Return, word for word, the stretch of the glycopeptide library passage from "Tryptic digest of the MARS" through "this novel workflow.".

*Passage*.
%%
Construction of a glycopeptide library

Tryptic digest of the MARS 14 retentate treated with neuraminidase was analyzed by DDA LC-MS/MS to construct a library of glycopeptides and their glycoforms. Retention characteristics under reversed phase chromatographic conditions and fragmentation characteristics under soft CID conditions were determined for the major glycoform of 18 glycopeptides derived from 10 glycoprotein groups retained on the MARS 14 column (Table 1). We selected the MARS 14 retentate because the majority of the glycoproteins and their glycoforms were previously examined by us and others (25;26) which serves as a reference for evaluation of this novel workflow.

Tab 1.

Database of major identified glycopeptide structures at each site of N-glycosylation with the retention time and dominant fragment selected for DIA quantification based on the DDA analysis of neuraminidase treated tryptic digest of the retained MARS 14 fraction.
%%
*Dataset*.
%%
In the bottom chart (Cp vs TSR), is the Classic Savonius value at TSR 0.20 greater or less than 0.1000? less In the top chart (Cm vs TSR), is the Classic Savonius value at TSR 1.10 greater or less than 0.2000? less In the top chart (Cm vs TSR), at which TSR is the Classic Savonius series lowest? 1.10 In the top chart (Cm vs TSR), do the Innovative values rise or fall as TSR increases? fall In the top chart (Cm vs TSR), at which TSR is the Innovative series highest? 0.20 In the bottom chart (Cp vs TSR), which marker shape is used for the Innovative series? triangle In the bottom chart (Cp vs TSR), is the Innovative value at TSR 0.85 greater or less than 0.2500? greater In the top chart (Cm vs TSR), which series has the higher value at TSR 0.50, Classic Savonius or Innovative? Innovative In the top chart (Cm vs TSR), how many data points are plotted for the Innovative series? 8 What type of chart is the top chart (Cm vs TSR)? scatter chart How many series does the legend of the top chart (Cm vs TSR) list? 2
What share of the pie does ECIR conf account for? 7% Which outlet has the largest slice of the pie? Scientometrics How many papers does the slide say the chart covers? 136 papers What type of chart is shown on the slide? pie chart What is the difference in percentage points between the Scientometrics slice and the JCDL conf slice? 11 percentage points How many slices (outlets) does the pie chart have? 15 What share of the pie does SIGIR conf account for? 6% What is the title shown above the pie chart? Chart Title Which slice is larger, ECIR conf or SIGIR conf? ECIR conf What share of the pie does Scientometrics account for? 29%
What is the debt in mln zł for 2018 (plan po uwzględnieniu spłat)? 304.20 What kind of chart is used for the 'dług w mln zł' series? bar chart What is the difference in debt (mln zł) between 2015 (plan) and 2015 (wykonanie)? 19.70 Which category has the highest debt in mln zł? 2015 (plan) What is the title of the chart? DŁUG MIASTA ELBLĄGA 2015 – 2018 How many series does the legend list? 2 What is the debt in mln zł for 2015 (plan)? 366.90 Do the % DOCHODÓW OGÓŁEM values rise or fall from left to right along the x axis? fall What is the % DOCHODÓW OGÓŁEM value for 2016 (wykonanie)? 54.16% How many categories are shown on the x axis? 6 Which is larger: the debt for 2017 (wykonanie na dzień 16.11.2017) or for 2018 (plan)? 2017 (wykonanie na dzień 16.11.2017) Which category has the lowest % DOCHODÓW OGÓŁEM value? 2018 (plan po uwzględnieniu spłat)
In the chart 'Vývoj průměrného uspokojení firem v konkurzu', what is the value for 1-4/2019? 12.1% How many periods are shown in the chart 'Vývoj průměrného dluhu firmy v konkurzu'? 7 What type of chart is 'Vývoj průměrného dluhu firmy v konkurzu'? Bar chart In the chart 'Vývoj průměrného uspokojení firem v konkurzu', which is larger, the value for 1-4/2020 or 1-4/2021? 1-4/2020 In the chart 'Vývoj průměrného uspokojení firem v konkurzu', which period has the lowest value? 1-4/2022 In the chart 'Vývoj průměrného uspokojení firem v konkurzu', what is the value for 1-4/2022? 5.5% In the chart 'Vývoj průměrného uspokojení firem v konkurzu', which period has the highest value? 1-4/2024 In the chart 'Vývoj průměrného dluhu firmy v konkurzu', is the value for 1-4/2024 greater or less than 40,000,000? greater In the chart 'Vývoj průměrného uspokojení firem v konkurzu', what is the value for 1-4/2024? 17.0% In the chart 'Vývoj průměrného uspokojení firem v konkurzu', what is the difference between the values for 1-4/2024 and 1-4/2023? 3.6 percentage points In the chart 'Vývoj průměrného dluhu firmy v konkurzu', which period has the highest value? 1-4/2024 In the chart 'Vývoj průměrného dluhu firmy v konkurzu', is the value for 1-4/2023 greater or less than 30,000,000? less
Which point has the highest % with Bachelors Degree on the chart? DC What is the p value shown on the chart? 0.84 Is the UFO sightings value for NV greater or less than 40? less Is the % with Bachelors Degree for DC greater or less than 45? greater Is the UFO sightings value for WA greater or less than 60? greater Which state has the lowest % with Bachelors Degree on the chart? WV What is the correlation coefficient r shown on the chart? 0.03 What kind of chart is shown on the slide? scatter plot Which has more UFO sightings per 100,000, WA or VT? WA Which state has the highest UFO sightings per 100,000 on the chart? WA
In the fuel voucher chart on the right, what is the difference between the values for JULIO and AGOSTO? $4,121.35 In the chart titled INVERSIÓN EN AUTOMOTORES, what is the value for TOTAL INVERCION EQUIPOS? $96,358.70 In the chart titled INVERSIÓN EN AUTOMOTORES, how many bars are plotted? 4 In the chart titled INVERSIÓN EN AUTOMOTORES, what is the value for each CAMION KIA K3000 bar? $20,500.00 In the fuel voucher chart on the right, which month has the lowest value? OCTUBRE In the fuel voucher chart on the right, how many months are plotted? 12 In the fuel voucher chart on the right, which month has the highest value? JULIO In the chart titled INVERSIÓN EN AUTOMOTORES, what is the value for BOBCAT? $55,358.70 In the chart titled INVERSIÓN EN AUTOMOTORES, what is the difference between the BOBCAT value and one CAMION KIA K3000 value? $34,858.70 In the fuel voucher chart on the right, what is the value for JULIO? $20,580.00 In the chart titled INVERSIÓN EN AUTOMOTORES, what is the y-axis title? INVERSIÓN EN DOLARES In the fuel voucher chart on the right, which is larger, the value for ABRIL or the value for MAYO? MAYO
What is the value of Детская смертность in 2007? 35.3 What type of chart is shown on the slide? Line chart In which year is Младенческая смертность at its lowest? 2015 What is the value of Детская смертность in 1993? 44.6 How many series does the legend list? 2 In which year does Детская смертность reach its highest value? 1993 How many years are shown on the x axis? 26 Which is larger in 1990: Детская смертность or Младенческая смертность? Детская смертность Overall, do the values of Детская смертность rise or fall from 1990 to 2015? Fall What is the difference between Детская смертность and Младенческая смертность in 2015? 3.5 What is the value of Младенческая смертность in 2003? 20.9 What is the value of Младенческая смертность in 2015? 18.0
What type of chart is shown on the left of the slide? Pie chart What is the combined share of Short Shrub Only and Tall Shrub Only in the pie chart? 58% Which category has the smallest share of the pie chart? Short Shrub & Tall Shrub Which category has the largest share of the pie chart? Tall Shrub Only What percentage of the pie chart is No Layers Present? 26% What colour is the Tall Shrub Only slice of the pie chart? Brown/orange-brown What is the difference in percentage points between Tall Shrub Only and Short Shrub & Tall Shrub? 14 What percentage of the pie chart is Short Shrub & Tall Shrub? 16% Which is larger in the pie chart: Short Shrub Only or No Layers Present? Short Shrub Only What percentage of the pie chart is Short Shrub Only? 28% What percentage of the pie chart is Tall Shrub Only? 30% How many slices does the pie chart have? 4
%%
*Expected answer*.
Tryptic digest of the MARS 14 retentate treated with neuraminidase was analyzed by DDA LC-MS/MS to construct a library of glycopeptides and their glycoforms. Retention characteristics under reversed phase chromatographic conditions and fragmentation characteristics under soft CID conditions were determined for the major glycoform of 18 glycopeptides derived from 10 glycoprotein groups retained on the MARS 14 column (Table 1). We selected the MARS 14 retentate because the majority of the glycoproteins and their glycoforms were previously examined by us and others (25;26) which serves as a reference for evaluation of this novel workflow.